**Goal**.
Copy the entries below word for word, starting at the line containing "How far does the" and ending at the line containing "(x=151, y=126) < (x=173, y=69) < (x=8, y=70)", with both of those lines included.

**Data lines**.
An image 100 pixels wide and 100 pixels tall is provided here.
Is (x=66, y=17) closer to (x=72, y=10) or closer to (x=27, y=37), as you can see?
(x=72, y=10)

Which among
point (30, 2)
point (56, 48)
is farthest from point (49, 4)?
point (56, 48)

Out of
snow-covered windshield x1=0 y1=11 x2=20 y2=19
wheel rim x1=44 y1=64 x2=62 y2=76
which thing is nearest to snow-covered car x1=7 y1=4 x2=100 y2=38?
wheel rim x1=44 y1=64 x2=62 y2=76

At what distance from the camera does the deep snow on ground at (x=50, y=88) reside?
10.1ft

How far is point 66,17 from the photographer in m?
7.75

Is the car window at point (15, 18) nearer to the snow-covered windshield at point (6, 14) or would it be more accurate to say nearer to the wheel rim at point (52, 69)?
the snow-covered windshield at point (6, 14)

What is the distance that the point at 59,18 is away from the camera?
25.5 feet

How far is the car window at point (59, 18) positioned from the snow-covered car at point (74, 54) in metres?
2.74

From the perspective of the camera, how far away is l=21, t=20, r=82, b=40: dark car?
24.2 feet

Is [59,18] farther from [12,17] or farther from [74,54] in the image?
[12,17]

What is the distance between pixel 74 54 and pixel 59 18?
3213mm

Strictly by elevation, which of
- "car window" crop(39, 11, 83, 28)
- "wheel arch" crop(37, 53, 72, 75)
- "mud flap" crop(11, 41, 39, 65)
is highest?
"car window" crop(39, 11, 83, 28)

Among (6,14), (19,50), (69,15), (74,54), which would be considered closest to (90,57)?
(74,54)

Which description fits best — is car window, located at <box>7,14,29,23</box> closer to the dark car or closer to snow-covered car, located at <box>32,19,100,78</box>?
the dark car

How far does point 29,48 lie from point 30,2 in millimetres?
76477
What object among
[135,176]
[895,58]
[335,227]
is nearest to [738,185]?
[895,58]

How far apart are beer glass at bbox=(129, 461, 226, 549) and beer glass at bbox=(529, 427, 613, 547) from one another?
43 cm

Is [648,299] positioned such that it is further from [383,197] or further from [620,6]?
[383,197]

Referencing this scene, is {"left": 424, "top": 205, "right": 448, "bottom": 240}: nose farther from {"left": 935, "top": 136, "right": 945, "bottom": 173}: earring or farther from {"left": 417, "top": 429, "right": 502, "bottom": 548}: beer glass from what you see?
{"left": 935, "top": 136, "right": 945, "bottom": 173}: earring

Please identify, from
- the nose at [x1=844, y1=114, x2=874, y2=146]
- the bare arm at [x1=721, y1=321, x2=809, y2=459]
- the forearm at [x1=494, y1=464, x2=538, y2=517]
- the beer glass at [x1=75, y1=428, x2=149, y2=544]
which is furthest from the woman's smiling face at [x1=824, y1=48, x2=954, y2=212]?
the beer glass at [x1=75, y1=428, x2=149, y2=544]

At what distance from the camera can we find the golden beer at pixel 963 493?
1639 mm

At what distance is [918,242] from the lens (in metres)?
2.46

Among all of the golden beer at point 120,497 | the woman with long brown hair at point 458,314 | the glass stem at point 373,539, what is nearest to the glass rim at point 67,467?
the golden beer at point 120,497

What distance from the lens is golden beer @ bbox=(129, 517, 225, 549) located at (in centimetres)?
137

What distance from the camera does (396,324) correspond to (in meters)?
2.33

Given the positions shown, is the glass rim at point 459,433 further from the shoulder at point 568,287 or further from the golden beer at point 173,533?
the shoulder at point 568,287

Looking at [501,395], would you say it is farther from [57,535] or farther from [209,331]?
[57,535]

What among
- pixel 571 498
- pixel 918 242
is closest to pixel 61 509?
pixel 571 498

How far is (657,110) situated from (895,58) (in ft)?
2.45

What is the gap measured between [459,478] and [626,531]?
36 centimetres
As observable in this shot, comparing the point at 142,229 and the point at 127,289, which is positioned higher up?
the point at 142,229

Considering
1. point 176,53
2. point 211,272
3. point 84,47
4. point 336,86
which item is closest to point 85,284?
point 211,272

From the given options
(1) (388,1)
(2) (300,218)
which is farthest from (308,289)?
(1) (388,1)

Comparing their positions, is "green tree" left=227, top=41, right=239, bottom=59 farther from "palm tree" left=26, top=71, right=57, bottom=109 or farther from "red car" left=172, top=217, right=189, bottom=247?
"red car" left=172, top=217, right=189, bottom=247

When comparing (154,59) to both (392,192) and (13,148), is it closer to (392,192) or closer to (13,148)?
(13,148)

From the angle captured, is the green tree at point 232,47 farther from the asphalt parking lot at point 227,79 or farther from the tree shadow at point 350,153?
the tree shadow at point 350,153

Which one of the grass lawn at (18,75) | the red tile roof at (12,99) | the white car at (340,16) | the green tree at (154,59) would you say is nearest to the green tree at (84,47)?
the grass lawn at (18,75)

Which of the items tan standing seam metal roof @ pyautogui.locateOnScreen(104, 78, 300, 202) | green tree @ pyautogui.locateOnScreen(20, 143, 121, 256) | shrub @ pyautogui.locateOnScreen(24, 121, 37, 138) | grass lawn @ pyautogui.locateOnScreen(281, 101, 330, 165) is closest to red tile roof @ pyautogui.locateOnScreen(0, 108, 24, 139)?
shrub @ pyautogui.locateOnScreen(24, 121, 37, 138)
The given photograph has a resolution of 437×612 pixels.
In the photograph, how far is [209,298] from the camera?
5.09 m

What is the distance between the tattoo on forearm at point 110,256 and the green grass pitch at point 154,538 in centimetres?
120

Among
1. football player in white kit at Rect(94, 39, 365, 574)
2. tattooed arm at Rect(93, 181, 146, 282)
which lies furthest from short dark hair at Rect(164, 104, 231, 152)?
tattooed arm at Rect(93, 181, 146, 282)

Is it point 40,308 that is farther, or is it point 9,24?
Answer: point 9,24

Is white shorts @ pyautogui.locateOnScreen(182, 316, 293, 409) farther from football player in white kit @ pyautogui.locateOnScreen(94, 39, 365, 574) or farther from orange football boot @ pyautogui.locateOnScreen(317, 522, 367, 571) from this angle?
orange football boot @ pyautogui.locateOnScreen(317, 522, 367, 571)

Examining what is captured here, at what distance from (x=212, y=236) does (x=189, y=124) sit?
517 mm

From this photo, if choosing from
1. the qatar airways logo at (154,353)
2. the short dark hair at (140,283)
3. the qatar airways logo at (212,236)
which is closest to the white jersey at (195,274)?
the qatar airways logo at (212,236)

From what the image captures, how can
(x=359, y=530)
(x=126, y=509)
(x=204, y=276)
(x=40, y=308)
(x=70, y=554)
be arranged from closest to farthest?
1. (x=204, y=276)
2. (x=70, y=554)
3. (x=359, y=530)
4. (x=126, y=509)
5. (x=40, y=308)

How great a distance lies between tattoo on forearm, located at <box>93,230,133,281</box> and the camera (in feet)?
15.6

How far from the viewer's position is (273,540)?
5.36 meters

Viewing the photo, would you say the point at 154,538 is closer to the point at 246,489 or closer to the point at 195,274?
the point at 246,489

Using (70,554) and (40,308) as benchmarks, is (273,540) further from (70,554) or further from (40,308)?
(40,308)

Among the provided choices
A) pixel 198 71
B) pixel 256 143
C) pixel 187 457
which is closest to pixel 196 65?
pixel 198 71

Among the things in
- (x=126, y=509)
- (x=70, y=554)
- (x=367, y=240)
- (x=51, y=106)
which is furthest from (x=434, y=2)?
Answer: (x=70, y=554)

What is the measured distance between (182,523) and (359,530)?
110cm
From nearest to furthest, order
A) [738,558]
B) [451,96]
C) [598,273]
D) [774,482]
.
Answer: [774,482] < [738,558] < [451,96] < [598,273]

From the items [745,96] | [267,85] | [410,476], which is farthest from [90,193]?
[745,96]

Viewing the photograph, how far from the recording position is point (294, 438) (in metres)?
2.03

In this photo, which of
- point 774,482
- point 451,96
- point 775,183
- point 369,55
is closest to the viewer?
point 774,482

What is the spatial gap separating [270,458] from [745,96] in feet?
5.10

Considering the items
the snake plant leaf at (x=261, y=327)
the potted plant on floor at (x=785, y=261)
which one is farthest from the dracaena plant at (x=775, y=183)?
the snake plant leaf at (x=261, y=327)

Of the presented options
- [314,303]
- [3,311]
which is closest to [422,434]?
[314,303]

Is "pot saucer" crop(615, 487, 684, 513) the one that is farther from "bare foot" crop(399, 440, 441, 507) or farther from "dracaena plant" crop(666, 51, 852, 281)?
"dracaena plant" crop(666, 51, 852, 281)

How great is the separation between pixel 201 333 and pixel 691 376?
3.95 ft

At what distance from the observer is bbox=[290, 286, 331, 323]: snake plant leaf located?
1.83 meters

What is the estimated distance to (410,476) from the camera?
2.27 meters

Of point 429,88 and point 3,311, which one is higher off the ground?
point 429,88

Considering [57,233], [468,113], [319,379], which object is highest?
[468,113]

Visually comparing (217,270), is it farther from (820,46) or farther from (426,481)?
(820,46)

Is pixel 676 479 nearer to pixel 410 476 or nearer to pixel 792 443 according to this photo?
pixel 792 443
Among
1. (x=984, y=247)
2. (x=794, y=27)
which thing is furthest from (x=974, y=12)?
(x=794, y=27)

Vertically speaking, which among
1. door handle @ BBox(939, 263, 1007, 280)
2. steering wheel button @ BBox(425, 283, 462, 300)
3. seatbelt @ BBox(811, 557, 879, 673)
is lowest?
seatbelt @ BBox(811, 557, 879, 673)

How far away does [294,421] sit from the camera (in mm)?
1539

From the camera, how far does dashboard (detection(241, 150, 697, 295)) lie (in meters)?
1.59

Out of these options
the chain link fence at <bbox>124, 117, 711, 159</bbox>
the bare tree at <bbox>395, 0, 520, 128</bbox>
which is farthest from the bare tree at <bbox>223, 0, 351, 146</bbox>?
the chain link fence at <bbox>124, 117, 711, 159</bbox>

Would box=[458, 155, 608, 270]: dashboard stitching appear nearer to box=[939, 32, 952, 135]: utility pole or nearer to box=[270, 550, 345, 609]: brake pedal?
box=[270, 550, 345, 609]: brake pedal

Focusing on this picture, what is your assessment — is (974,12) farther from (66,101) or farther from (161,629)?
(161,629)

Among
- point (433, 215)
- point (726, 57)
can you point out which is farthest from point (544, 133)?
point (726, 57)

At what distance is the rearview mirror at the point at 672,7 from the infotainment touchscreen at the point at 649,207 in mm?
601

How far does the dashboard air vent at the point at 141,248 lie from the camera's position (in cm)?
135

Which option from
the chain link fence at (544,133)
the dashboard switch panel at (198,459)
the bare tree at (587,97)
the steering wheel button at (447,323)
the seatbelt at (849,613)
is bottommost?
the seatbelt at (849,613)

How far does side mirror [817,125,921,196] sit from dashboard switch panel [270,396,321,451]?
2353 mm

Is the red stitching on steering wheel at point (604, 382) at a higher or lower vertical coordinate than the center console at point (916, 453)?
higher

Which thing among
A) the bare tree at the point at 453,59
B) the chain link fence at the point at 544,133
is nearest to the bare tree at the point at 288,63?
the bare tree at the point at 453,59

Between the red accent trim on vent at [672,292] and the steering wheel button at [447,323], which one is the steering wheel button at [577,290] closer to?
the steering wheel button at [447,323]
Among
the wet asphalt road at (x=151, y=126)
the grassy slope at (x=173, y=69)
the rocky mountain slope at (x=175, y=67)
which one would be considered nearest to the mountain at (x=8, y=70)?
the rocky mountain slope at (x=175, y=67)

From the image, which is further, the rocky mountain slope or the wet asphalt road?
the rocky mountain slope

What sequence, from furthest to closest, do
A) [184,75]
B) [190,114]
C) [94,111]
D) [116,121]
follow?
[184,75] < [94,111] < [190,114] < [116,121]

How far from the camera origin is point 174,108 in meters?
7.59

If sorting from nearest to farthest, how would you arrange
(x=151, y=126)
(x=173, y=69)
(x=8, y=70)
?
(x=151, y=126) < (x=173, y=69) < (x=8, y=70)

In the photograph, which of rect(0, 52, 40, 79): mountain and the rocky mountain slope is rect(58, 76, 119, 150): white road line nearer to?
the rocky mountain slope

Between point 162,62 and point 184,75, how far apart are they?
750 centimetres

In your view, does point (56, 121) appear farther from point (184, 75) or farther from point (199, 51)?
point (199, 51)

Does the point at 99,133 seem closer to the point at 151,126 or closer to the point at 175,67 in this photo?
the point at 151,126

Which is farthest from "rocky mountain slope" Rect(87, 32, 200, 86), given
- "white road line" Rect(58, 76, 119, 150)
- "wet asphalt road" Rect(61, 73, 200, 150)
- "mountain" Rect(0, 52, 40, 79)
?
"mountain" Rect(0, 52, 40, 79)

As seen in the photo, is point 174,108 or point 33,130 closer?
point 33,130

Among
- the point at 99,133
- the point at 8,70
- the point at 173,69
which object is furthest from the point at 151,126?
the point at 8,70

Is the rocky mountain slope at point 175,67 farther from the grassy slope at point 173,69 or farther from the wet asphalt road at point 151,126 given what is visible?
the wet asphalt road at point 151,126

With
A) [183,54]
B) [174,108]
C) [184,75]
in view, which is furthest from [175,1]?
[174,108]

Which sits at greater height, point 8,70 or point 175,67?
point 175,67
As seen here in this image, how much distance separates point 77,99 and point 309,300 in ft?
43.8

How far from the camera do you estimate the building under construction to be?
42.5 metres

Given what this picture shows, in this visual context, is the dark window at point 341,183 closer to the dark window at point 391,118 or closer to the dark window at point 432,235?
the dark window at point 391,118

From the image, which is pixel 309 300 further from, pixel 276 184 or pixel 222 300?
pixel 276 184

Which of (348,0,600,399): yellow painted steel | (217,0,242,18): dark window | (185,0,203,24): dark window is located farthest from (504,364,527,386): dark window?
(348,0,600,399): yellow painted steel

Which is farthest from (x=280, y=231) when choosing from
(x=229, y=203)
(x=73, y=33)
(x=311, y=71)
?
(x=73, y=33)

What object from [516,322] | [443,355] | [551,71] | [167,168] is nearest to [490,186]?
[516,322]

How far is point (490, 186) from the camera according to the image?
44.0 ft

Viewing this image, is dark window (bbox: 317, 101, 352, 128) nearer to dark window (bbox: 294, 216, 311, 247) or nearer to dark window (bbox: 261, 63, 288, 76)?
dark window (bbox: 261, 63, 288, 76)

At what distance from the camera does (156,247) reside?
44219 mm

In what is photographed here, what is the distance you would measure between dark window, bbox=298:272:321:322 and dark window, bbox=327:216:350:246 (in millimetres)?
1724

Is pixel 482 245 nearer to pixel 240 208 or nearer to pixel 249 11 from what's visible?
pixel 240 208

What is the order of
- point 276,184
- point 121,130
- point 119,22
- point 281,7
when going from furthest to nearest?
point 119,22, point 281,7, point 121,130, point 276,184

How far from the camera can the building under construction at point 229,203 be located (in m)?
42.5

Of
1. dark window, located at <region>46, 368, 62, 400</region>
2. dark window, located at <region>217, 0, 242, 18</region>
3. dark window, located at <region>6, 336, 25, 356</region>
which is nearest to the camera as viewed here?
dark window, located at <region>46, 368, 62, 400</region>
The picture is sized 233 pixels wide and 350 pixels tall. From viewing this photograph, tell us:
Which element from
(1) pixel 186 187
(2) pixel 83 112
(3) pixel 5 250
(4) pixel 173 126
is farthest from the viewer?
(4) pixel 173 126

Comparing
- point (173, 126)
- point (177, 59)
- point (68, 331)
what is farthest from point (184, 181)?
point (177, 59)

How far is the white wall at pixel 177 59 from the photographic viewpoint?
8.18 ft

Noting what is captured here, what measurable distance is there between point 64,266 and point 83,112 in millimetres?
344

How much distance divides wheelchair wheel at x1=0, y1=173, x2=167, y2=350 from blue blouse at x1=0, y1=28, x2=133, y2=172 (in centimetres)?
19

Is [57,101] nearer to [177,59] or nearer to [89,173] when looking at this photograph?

**The reply**.
How far does the dashboard air vent at the point at 141,248 lie from the camera's position (in cm)?
135

Which option from
the chain link fence at (544,133)
the dashboard switch panel at (198,459)
the bare tree at (587,97)
the steering wheel button at (447,323)
the seatbelt at (849,613)
is bottommost?
the seatbelt at (849,613)

How far does side mirror [817,125,921,196] sit from dashboard switch panel [270,396,321,451]?
2353 mm

Is the red stitching on steering wheel at point (604, 382) at a higher or lower vertical coordinate than the center console at point (916, 453)?
higher

Which thing among
A) the bare tree at the point at 453,59
B) the chain link fence at the point at 544,133
is nearest to the bare tree at the point at 288,63?
the bare tree at the point at 453,59

Between the red accent trim on vent at [672,292] and the steering wheel button at [447,323], which one is the steering wheel button at [577,290] closer to?
the steering wheel button at [447,323]
Among
the wet asphalt road at (x=151, y=126)
the grassy slope at (x=173, y=69)
the rocky mountain slope at (x=175, y=67)
which one would be considered nearest to the mountain at (x=8, y=70)?
the rocky mountain slope at (x=175, y=67)

From the image, which is further, the rocky mountain slope or the wet asphalt road?
the rocky mountain slope

What sequence, from furthest to closest, do
A) [184,75]
B) [190,114]
C) [94,111]
D) [116,121]
follow?
[184,75] < [94,111] < [190,114] < [116,121]

How far from the camera origin is point 174,108 in meters?
7.59

If sorting from nearest to farthest, how would you arrange
(x=151, y=126)
(x=173, y=69)
(x=8, y=70)
?
(x=151, y=126) < (x=173, y=69) < (x=8, y=70)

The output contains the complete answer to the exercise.